> Stated problem 1: In the passage on Tarkovsky, what did the director say every work of art is?

To man's capacity for destruction, Tarkovsky opposes characters who are true acts of faith
(because in the beginning they are not even convinced of their mission), he opposes the
person's capacity to believe and his capacity to create, and the utmost creation is art. Art is
the ultimate search for regeneration because it is the ultimate spiritual experience, the
possibility to create something independent from its author, which is nearly a divine ability
and as the director said: "every work of art is an act of faith, faith in the idea" [9]. Art is
presented as man's redemption, and when Alexander affirms that the actors are his own
creation, he affirms that acting spiritually is to be oneself a work of art, it is to reach out to
touch the Absolute.
II. Of apparent simplicity
In esthetics, it is said that, for a work of art to be considered as a masterpiece, the way in
which the message is expressed must be equal to what is told, said in another way: if big
things are said, they must me expressed in an equally sublime way. Tarkovsky's work
transmits a deep message, and behind an apparent simplicity with which he tries to disguise
his films, he finds coherence with his artistic theories which can only be qualified as
perfect. This film-maker's formal work corresponds to his search for the absolute in a
concrete and esthetic point of view.
Of symbolism and metaphor
The air balloon with which the movie Andrei Rubliov starts, Domenico's candle,
Alexander's ying and yang, or even Beethoven's Ninth Symphony with Domenico in
flames, are not visual metaphors, in fact, Tarkovsky was a big enemy of interpretation [10]
and metaphor. The association of two abstract ideas to form a third, abstract as well, is the
opposite to what he was looking for.
The director proposes the use of symbolic elements, and the examples explained above are
symbols. The symbol is essentially visual, it is representation, it as a direct communication
which doesn't require an abstract interpretation. In fact, Tarkovsky can be deciphered by
understanding the symbols he uses. Their use responds to the search of the absolute that the
director wanted for art. The meaning of a symbol is eternal and unlimited, its sense is
inexhaustible, and he perfectly replaces that which words are unable to describe.

> Stated problem 2: Find each line in the listing below that contains the word "beige", and copy those lines.

> Task material:

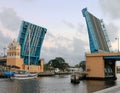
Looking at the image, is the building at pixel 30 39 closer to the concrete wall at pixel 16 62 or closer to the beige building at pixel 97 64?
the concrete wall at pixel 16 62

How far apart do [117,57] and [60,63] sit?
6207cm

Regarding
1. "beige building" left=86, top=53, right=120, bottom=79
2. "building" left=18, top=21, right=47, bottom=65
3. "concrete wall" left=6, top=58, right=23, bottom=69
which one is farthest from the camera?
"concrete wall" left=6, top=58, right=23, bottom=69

--

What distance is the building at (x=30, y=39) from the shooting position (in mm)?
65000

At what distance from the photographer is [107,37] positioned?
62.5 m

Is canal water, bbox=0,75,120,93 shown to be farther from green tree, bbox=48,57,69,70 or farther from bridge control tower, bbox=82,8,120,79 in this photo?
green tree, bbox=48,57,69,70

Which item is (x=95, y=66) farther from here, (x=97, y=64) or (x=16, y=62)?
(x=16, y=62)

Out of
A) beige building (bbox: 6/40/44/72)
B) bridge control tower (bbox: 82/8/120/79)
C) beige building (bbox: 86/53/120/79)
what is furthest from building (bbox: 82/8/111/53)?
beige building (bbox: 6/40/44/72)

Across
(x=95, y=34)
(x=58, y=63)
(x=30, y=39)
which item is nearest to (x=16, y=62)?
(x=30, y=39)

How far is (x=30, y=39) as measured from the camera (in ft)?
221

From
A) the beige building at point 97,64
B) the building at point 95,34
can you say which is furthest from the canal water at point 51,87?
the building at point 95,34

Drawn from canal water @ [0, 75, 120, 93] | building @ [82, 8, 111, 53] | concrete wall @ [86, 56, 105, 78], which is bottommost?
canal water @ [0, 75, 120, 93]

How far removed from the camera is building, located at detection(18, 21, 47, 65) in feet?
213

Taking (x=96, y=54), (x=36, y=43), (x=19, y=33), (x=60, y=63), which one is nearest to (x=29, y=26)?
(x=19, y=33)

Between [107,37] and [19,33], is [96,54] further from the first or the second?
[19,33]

* * *

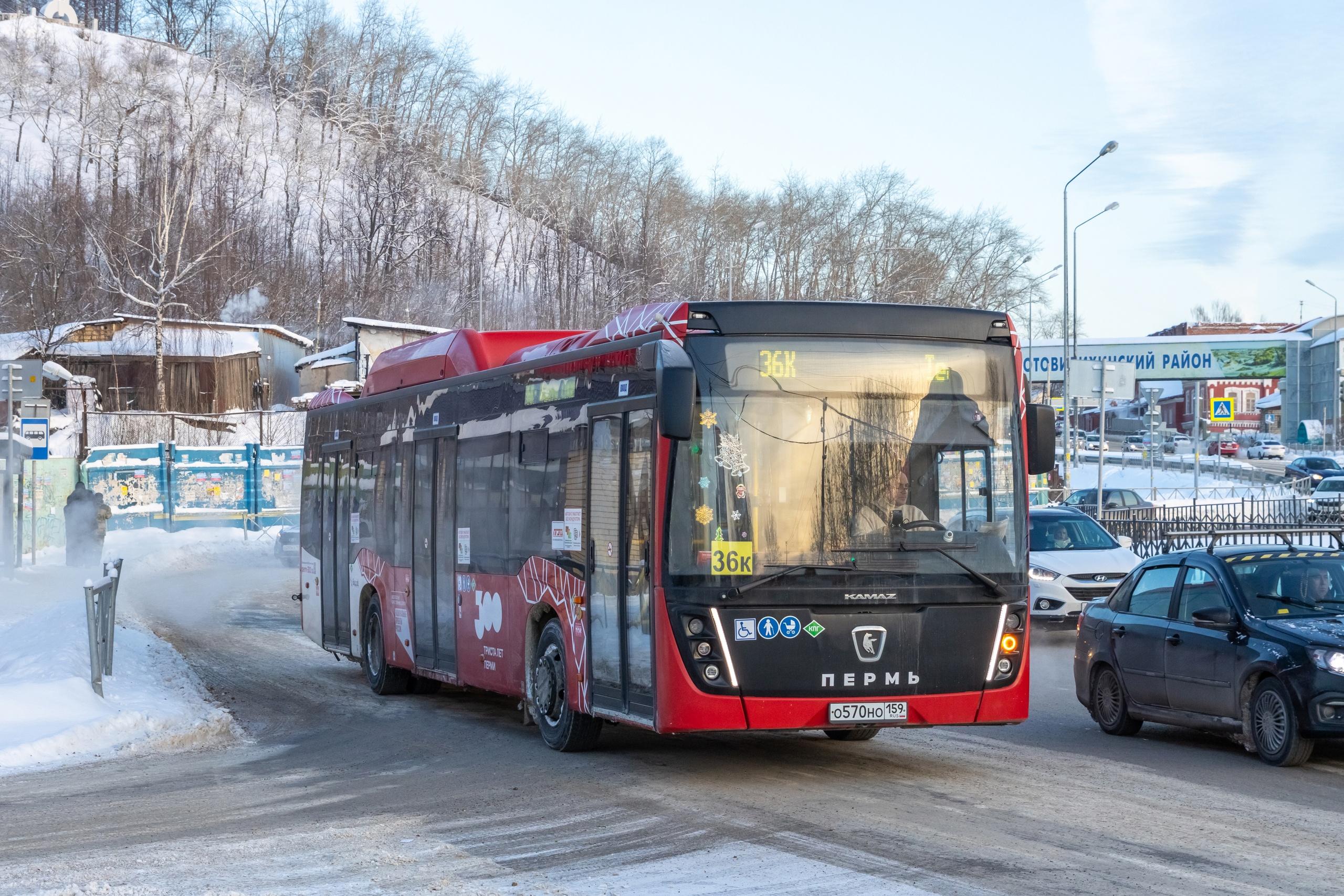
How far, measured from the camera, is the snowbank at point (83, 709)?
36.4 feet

> Response 1: An act of faith, faith in the idea.

> Response 2:
Looking at the image, is the building at pixel 30 39 closer to the concrete wall at pixel 16 62 or closer to the beige building at pixel 97 64?
1. "beige building" left=86, top=53, right=120, bottom=79
A) beige building (bbox: 6/40/44/72)
C) beige building (bbox: 86/53/120/79)
beige building (bbox: 6/40/44/72)
A) the beige building at point 97,64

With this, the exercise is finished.